EXTRACT TO READ =
────────────────────
Average Ozark Gas Transmission throughput volume – mcfd
    286,891       239,151  
Three Months Ended March 31, 2007 Compared to Three Months Ended March 31, 2006
     Revenue. Natural gas and liquids revenue was $102.2 million for the three months ended March 31, 2007, an increase of $1.7 million from $100.5 million for the three months ended March 31, 2006. The increase was primarily attributable to an increase of $16.4 million from the Elk City system due primarily to an increase in volumes, which includes processing volumes from the newly constructed Sweetwater gas plant. This increase is partially offset by a decrease of $11.8 million from the NOARK system due primarily to lower natural gas sales volumes on its gathering systems and a decrease of $2.9 million from the Velma system due to lower commodity prices compared with the prior year period. Gross natural gas gathered on the Elk City system averaged 287.9 MMcfd for the three months ended March 31, 2007, an increase of 14.2% from the comparable prior year period. Gross natural gas gathered averaged 61.0 MMcfd on the Velma system for the three months ended March 31, 2007, an increase of 0.5% from the comparable prior year period. We enter into derivative instruments solely to hedge our forecasted natural gas, NGLs and condensate sales against the variability in expected future cash flows attributable to changes in market prices. See further discussion of derivatives under Item 3, “Quantitative and Qualitative Disclosures About Market Risk”.
────────────────────
DATA SUPPLIED =
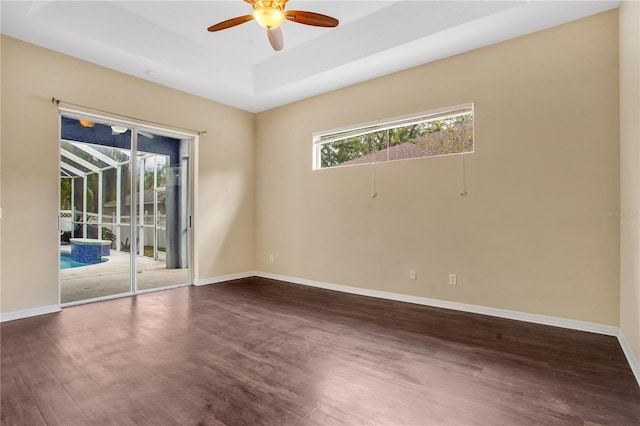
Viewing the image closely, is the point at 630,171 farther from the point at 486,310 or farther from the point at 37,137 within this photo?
the point at 37,137

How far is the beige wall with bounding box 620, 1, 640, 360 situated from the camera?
2229 mm

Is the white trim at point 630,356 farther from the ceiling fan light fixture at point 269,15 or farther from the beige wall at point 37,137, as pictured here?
the beige wall at point 37,137

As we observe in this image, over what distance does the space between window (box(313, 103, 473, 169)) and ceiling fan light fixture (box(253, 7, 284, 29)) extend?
6.80 feet

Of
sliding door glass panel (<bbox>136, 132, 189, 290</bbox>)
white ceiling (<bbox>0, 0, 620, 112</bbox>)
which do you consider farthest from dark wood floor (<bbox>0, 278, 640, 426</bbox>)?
white ceiling (<bbox>0, 0, 620, 112</bbox>)

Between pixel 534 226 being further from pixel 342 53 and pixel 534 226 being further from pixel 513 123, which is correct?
pixel 342 53

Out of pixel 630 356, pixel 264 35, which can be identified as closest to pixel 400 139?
pixel 264 35

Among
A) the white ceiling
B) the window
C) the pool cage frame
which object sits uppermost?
the white ceiling

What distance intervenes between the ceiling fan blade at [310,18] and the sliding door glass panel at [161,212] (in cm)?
293

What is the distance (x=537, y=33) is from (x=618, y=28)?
622mm

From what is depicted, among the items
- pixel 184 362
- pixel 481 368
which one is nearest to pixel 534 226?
pixel 481 368

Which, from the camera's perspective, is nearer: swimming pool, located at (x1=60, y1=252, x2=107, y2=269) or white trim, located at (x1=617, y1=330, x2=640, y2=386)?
white trim, located at (x1=617, y1=330, x2=640, y2=386)

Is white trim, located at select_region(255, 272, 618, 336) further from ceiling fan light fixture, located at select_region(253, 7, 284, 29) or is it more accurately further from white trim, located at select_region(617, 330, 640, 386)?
ceiling fan light fixture, located at select_region(253, 7, 284, 29)

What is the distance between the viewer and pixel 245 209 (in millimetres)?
5738

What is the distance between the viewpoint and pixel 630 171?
2.44 m
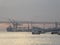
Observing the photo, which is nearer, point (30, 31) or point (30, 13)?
point (30, 31)

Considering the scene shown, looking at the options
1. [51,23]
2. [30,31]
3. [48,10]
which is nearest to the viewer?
[30,31]

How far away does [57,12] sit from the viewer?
9.95 ft

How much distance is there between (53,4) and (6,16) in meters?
0.98

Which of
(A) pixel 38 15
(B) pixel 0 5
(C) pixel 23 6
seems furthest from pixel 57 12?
(B) pixel 0 5

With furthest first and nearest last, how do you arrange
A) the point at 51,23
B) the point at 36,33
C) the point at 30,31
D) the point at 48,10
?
the point at 48,10
the point at 51,23
the point at 30,31
the point at 36,33

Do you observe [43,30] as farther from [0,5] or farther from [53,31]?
[0,5]

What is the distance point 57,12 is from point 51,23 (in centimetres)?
32

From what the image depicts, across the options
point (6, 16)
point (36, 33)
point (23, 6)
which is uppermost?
point (23, 6)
────────────────────
WORK TO DO =
According to the revenue discussion, how much gross natural gas was gathered on average on the Elk City system for the three months ended March 31, 2007? The lines aren't needed for anything here.

SOLUTION TO THIS PROBLEM =
287.9 MMcfd.